## 課題
本文から「それでも職人さん10人近くで半日がかりです。」で始まり「唐戸の落とし鍵には、当時の方のお名前が刻まれておりました。」で終わる部分を、一字も変えずに返すこと。

## 本文
__________

見出し画像

ほくほくのナムナム

こんばんは、那須野です。
心地の良い日が続く滋賀です、皆様いかがお過ごしでしょうか。

さて、自坊は一年前から、本堂の傾きを直す作業が行われてきました。
それに伴い、阿弥陀様がご安置されている宮殿(くうでん)の修繕も行われました。
主人の居ない本堂は、この一年は本当にただの箱でありました。
正にガラン堂です。
それにしましても、床板が取り除かれたらそこは300年前の匠の技がきちんと仕事をしてくださっていた訳で、曲がりくねった床の梁(と言うのでしょうか、この場合)は、現在の真っ直ぐに加工されたものとは異なり、その樹の持つ性質を上手く生かした並びになっておりました。


私が住まう弘誓寺は、大寺でして、畳の数108畳。
本日はその畳を入れる作業でした。
お同行とご一緒に、お荘厳させていただいている気持ちに浸りながら。

この度その作業も終わり、元の通りに納める工程に入りました。
お宮殿は人力では持ち上がらず、柱に鎖をかけてジャッキで持ち上げます。
それでも職人さん10人近くで半日がかりです。
(写真の周りにもスタンバイしておられました)
はて、300年前の方々は、一体どうやって作業されたのでしょう。
材木一つもかなり大きなものです、現在の日本では手に入らないとか。
湖北から琵琶湖を使って流し届いたと聞いています。

唐戸の落とし鍵には、当時の方のお名前が刻まれておりました。

__________

## データ

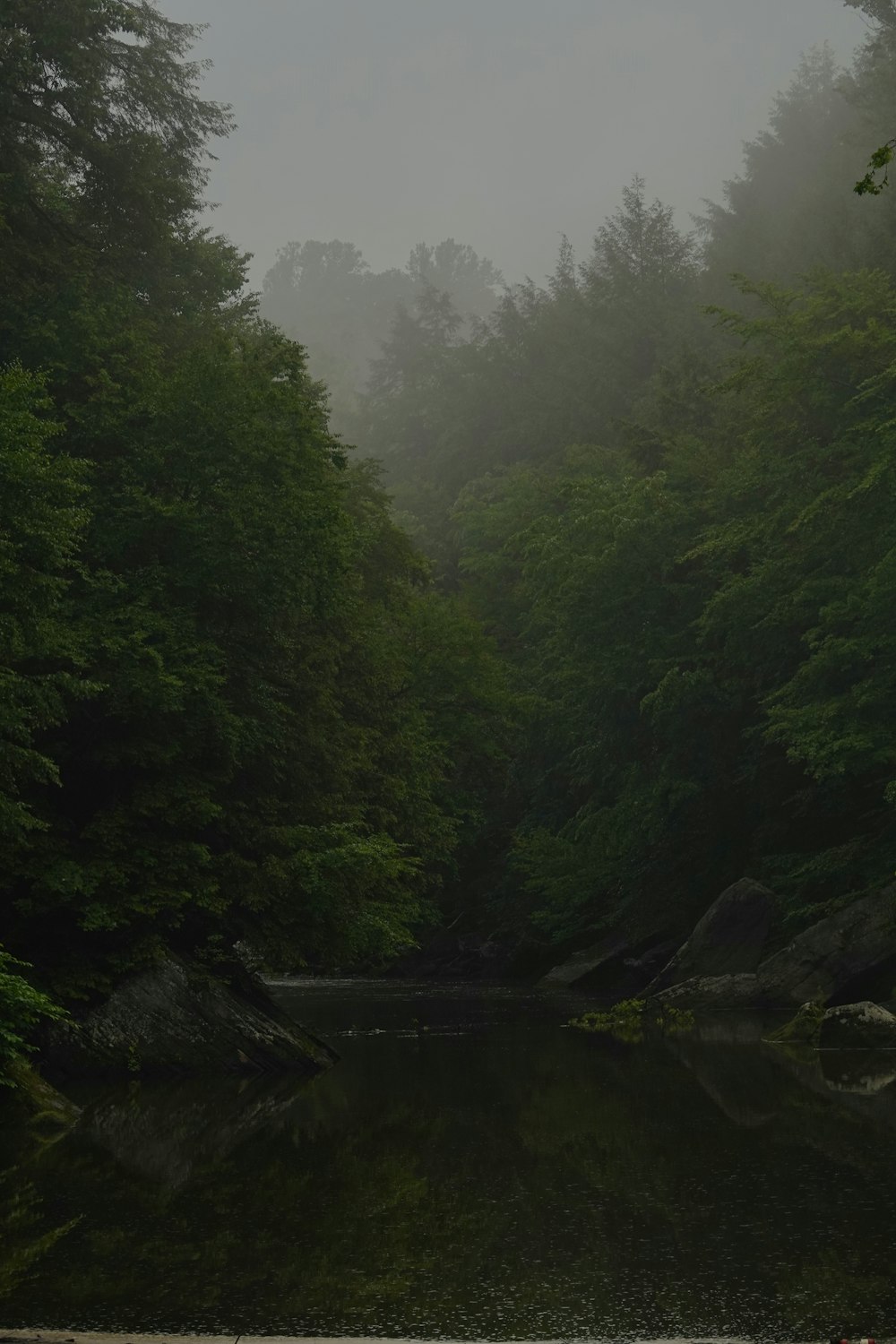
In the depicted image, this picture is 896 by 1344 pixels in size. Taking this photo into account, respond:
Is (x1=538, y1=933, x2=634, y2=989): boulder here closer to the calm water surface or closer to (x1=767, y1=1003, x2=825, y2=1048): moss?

__________

## 回答
それでも職人さん10人近くで半日がかりです。
(写真の周りにもスタンバイしておられました)
はて、300年前の方々は、一体どうやって作業されたのでしょう。
材木一つもかなり大きなものです、現在の日本では手に入らないとか。
湖北から琵琶湖を使って流し届いたと聞いています。

唐戸の落とし鍵には、当時の方のお名前が刻まれておりました。